Armenia - Defense Minister Seyran Ohanyan (L) visits an Armenian army base deployed near the border with Azerbaijan, 20Aug2013.
Armenia - Defense Minister Seyran Ohanyan (L) visits an Armenian army base deployed near the border with Azerbaijan, 20Aug2013.

The resumption of a full-scale Armenian-Azerbaijani war remains unlikely despite one of the most serious violations of the 1994 ceasefire in Nagorno-Karabakh registered in recent days, Defense Minister Seyran Ohanian insisted on Monday.

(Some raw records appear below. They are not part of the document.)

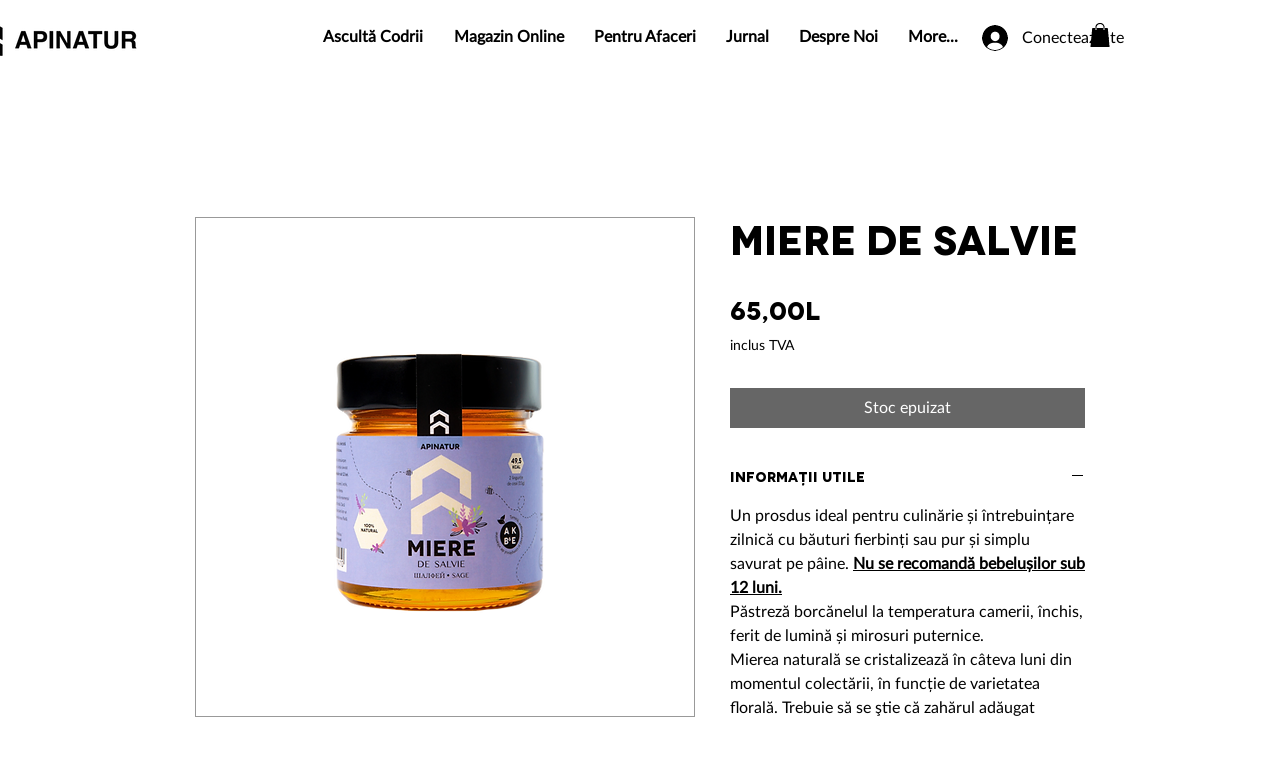

--- FILE ---
content_type: text/css; charset=utf-8
request_url: https://www.apinatur.md/_serverless/pro-gallery-css-v4-server/layoutCss?ver=2&id=comp-jxknchc0&items=0_940_788&container=1237_1060_402_720&options=gallerySizeType:px%7CgallerySizePx:1060%7CimageMargin:32%7CisRTL:false%7CtextBoxWidthPercent:48%7CcalculateTextBoxWidthMode:PERCENT%7CgalleryLayout:2%7CtitlePlacement:SHOW_ON_THE_RIGHT%7CnumberOfImagesPerRow:1%7CgridStyle:1%7CcubeRatio:1.3333333333333333
body_size: 63
content:
#pro-gallery-comp-jxknchc0 [data-hook="item-container"][data-idx="0"].gallery-item-container{opacity: 1 !important;display: block !important;transition: opacity .2s ease !important;top: 0px !important;left: 0px !important;right: auto !important;height: 402px !important;width: 1060px !important;} #pro-gallery-comp-jxknchc0 [data-hook="item-container"][data-idx="0"] .gallery-item-common-info-outer{height: 100% !important;} #pro-gallery-comp-jxknchc0 [data-hook="item-container"][data-idx="0"] .gallery-item-common-info{height: 100% !important;width: 524px !important;} #pro-gallery-comp-jxknchc0 [data-hook="item-container"][data-idx="0"] .gallery-item-wrapper{width: 536px !important;height: 402px !important;margin: 0 !important;} #pro-gallery-comp-jxknchc0 [data-hook="item-container"][data-idx="0"] .gallery-item-content{width: 536px !important;height: 402px !important;margin: 0px 0px !important;opacity: 1 !important;} #pro-gallery-comp-jxknchc0 [data-hook="item-container"][data-idx="0"] .gallery-item-hover{width: 536px !important;height: 402px !important;opacity: 1 !important;} #pro-gallery-comp-jxknchc0 [data-hook="item-container"][data-idx="0"] .item-hover-flex-container{width: 536px !important;height: 402px !important;margin: 0px 0px !important;opacity: 1 !important;} #pro-gallery-comp-jxknchc0 [data-hook="item-container"][data-idx="0"] .gallery-item-wrapper img{width: 100% !important;height: 100% !important;opacity: 1 !important;} #pro-gallery-comp-jxknchc0 .pro-gallery-prerender{height:402px !important;}#pro-gallery-comp-jxknchc0 {height:402px !important; width:1060px !important;}#pro-gallery-comp-jxknchc0 .pro-gallery-margin-container {height:402px !important;}#pro-gallery-comp-jxknchc0 .pro-gallery {height:402px !important; width:1060px !important;}#pro-gallery-comp-jxknchc0 .pro-gallery-parent-container {height:402px !important; width:1092px !important;}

“The situation on the frontline is tense,” Ohanian told reporters in Yerevan. “At any moment our neighbor may undoubtedly organize provocations that could lead to war. But the president and military-political leadership of the country are doing everything to calm things down.”

“The analysis of [the events of] the last few days shows that, broadly speaking, there is still no basis for a large-scale war,” he said.

Ohanian made clear that the authorities in Armenia and Karabakh will not put their armed forces on a higher state of alert or call up reservists to deal with the escalation of tensions on the frontlines. He confirmed, though, reports that scores of Armenian veterans of the 1991-1994 war with Azerbaijan are joining active duty soldiers deployed along “the line of contact” around Karabakh and the Armenian-Azerbaijani border. But he insisted that the veterans are only “buoying” the frontline troops and sharing their combat experience with the latter.

Ohanian spoke after briefing the parliamentary leaders of Armenia’s main political parties, including those in opposition to President Serzh Sarkisian, on last week’s fierce fighting in Nagorno-Karabakh. He said he presented Armenian soldiers’ “skillful” response to Azerbaijan’s armed “provocations.”

Citing heavy losses suffered by Azerbaijani troops near Karabakh, political analysts in Yerevan similarly asserted that Baku is unlikely to act anytime soon on its threats to forcibly resolve the conflict. “Azerbaijan is still far from being ready to launch major offensive hostilities,” said Richard Giragosian, the director of the Center for Regional Studies.

Aleksandr Iskandarian of the Yerevan-based Caucasus Institute described the Azerbaijani setbacks as a “crushing defeat” which shows that Azerbaijan has not gained a military advantage over the Armenian side. “The state of the Armenian and Karabakh and Azerbaijani armies has been vividly demonstrated,” he told RFE/RL’s Armenian service (Azatutyun.am).